Judge Dredd's Mega-City One

As a futuristic action movie,is focused, brilliantly crafted, utlraviolent - in short, a relief for fans who have had to live with the memory of Sylvester Stallone's gold codpiece.

As a futuristic action movie, Dredd is focused, brilliantly crafted, utlraviolent - in short, a relief for fans who have had to live with the memory of Sylvester Stallone's gold codpiece.

This costume faux pass has become one of the more memorable images of the lamentable atrocity that is the 1995 film Judge Dredd, which at last has been displaced in mainstream culture by a new envisioning. However, despite the overall success of the film (see Jay Cowle's review) it is still offers only the merest glimpse of a vivid and extensive world created over a period of 35 years.

The character of Judge Dredd has featured in the weekly science fiction comic 2000AD since its second issue in 1977. His appearance has stayed consistent, despite the stylistic variations created by many different artists over the years. His face is mostly covered by a helmet, but what we can see, an improbably stern mouth and rigidly set chin, may as well be carved in stone.

These severe features carry upon their visible surface all of the interior qualities of the man. A character with little psychological depth, Dredd is a long way from the model of American comic hero that Stan Lee created for Marvel in the 1960s. There is no weakness, he doesn't worry about paying the rent, or looking after his elderly aunt. Instead, readers find themselves immersed and invested in the world in which the stories are set: Mega-City One, a walled state occupying the entire East Coast of the former USA, surrounded by a radioactive wasteland.

It was Carlos Ezquerra, co-creator of Judge Dredd along with writer John Wagner and founding 2000AD editor Pat Mills, who first defined the architectural possibilities of Mega-City One. While the initial idea was for a story set in a near-future New York, Ezquerra's images clearly suggested that there was more temporal distance than had at first been imagined. (The setting was changed from the early 21st century to 2099. The city ages in real time, so it is now 2134.) Ezquerra drew Dredd riding along a curved road in the air, behind him a vast, narrow, almost organic building seems to sprout upwards, a techno-Art Nouveau of Ezquerra's invention, echoed in the other, equally tall irregular towers that populate the cityscape.

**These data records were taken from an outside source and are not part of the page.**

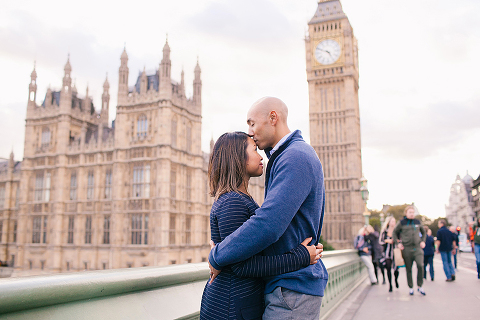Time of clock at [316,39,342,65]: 4:49
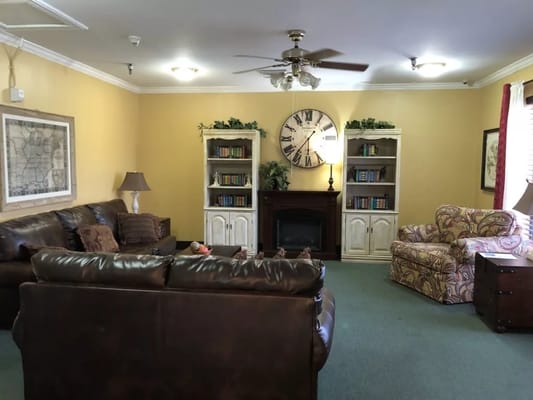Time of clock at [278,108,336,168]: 1:36
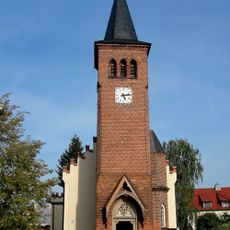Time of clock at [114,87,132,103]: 5:12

This initial visualisation was not just a reinvention of an American future through a British lens, but also a European one. As was common practice in British comics in the 1970s, artists were sought from further afield than the UK. Ezquerra was one such artist, initially sending pages from Barcelona, before taking up residency in the UK for over a decade. That the buildings have an organic, almost Art Nouveau feel, certainly corresponds to the vidid science fiction imagery found in European comics in the 1970s, especially within the pages of the French science fiction anthology Metal Hurlant. Maybe we can even see some of the material environment of Barcelona here. It is not hard to see the Casa Mila or Sagrada Familiar in some of the shapes that ascend and bloom. From this, an architecture of radical difference is constructed, which continues to develop today while still referring to Ezquerra's vision, and to the artists who followed in the late 70s and early 80s, particularly Mike McMahon. (2000AD artist D'Isreali offers an excellent history of the city's development.)

In contrast, Dredd director Peter Travis and scriptwriter Alex Garland have built a near-future metropolis, an exaggerated reconfiguration of Johannesburg, where location shooting took place. What they present us with is something far closer to the original pitch of Judge Dredd.

Visually, it works as a cinematic construction for audiences unfamiliar with this world, but the change in architectural emphasis reinforces the greatest failing of the adaptation. In the film, the city is a dystopia, defined by crime and a lack of social order. It is an urban nightmare, our present out of control as a dark future. However, the comics present us with a city that is not of our era, but one where the rules, like the buildings, create an extreme environment. The city is ruled with an iron grip by the judges.

What makes it a dystopia is not the dominance of crime, but the dominance of the law. Dredd himself is an instrument by which a dystopian society is maintained. Normally in dystopian fiction, the reader is guided by a sympathetic protagonist who doesn't fit in, who is desperate for change. In contrast, the readers who encounter Mega-City One have no one to fulfil this role. Dredd loves his city, lives for the law, and enforces it with unyielding brutality. Readers are not led by the hand, but pushed headfirst through a shattered mirror into a distorted reflection of our own world.